Scientists Want A Ban On Glitter & I Am Not Here For It
Once upon a time, glitter was something you only used on Christmas ornaments and the occasional very special school project. Now, literally everything comes in a glitzy version, from slime to shampoo to (believe it or not) bagels. If you're a sucker for the sparkly stuff, it's a great time to be alive. Except maybe not, because now some scientists are calling for a ban on glitter. Sheesh, can't we have any fun in life?
Glitter might seem harmless enough, but the festive little flecks are actually bad for us — and the planet, too. Chances are you've never given much thought to what glitter is actually made out of, unless you found yourself so bored during arts and crafts with your toddler that you literally sat there and contemplated the origins of the stuff (been there). Unfortunately, it's not fairy dust at all: Turns out most glitter is a combination of aluminum and a plastic called PET, which, according to researchers such as environmental anthropologist Dr. Trisia Farrelly, can break down to release hormone-disrupting chemicals. And that's not all: Glitter is also a microplastic (plastic less than 5 millimeters in length), which poses a significant threat to marine life. In fact, there are an estimated 51 trillion microplastic fragments in the ocean right now. (I'm no expert, but that sounds like way too much, probably.)

_Dataset content_
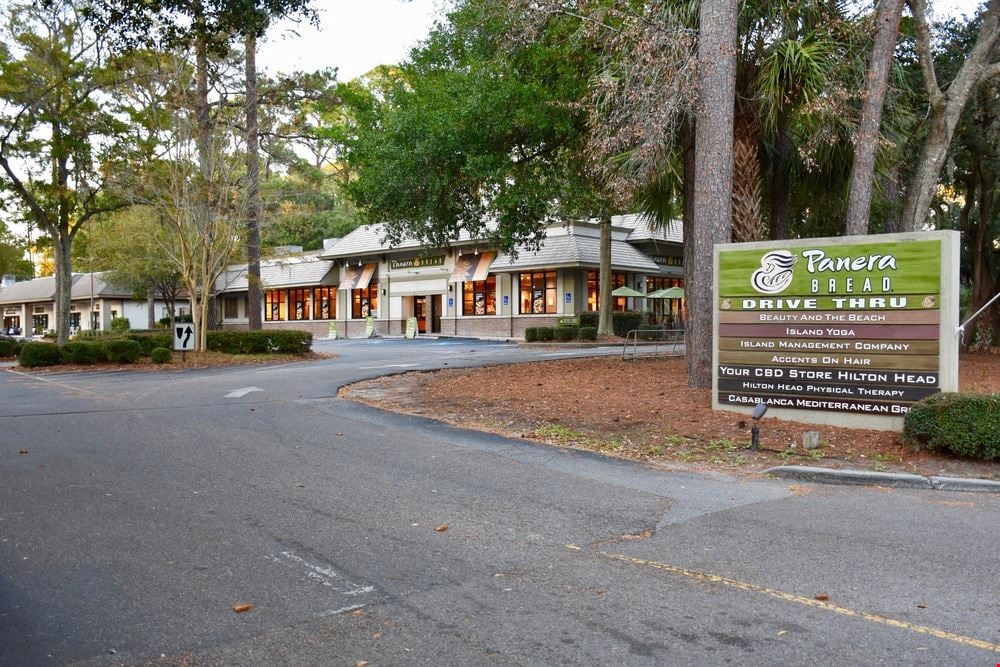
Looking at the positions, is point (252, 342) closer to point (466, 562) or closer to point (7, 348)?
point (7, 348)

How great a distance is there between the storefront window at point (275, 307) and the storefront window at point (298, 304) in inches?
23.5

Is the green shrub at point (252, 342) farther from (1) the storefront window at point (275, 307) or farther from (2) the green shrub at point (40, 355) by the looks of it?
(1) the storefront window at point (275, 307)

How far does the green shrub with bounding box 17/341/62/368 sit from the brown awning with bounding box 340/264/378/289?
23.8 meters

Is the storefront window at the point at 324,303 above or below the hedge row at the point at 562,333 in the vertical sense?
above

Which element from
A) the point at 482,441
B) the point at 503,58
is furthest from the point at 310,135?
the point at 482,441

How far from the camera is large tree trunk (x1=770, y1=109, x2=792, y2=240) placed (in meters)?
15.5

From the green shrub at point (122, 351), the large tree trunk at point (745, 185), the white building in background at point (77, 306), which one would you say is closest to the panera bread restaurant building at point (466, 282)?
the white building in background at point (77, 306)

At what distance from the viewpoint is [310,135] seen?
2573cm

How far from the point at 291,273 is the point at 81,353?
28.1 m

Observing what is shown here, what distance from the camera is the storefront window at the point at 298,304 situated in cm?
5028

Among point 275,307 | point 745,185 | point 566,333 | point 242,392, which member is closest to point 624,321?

* * *

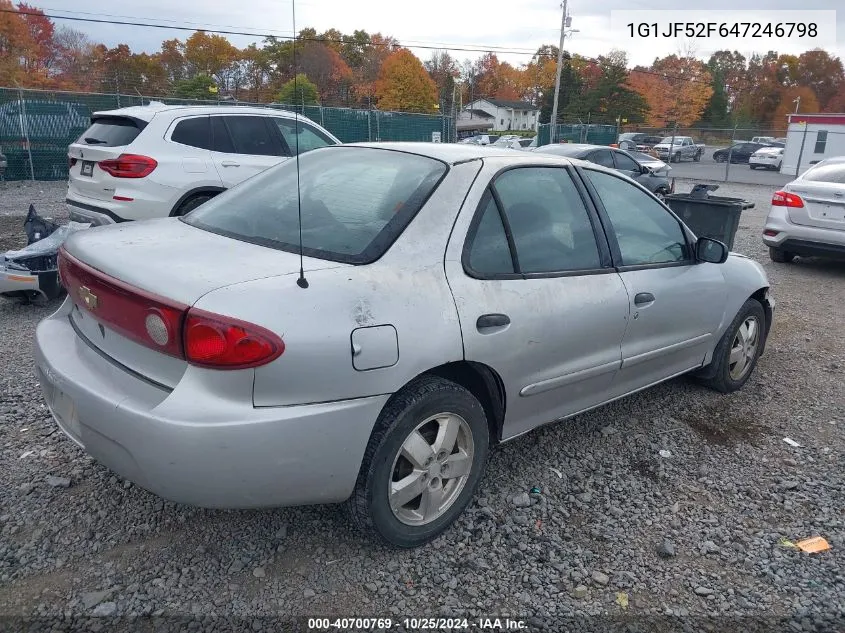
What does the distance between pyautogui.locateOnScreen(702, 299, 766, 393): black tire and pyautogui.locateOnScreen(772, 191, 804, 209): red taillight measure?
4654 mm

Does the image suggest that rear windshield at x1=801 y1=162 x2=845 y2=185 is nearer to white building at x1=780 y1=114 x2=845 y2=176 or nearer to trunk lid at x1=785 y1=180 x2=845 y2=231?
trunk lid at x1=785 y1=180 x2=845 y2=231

--

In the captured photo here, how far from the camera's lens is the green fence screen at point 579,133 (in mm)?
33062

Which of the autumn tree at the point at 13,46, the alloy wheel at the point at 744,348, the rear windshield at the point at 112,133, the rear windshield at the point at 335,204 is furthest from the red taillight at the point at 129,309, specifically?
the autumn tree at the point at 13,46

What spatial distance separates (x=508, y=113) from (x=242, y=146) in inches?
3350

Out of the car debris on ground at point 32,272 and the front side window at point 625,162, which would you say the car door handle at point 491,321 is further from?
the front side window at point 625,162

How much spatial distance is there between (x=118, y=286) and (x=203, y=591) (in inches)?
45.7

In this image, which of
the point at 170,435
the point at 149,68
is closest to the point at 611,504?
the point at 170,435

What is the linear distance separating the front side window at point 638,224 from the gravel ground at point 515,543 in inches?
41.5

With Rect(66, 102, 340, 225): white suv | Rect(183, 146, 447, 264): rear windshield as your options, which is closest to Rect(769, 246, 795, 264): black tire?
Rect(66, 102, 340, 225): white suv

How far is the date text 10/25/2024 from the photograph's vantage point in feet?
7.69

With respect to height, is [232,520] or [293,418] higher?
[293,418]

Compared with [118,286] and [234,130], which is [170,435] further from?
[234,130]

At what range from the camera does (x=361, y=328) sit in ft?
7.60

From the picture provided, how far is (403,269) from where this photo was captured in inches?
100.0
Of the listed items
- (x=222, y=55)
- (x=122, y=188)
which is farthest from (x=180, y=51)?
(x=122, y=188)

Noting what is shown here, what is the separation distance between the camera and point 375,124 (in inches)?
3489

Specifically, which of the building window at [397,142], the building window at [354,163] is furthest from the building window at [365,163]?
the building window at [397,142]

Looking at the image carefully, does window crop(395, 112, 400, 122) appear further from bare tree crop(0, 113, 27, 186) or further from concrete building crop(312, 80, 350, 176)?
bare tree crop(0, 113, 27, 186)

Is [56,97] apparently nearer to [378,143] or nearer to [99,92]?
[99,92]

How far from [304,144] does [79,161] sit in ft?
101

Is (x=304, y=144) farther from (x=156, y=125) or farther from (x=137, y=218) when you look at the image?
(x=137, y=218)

_Task to carry out_
Reproduce the passage of the glitter article starting at "Scientists Want A" and ending at "fun in life?", word for word. The data have nothing to do with the glitter article.

_Answer to this task_
Scientists Want A Ban On Glitter & I Am Not Here For It
Once upon a time, glitter was something you only used on Christmas ornaments and the occasional very special school project. Now, literally everything comes in a glitzy version, from slime to shampoo to (believe it or not) bagels. If you're a sucker for the sparkly stuff, it's a great time to be alive. Except maybe not, because now some scientists are calling for a ban on glitter. Sheesh, can't we have any fun in life?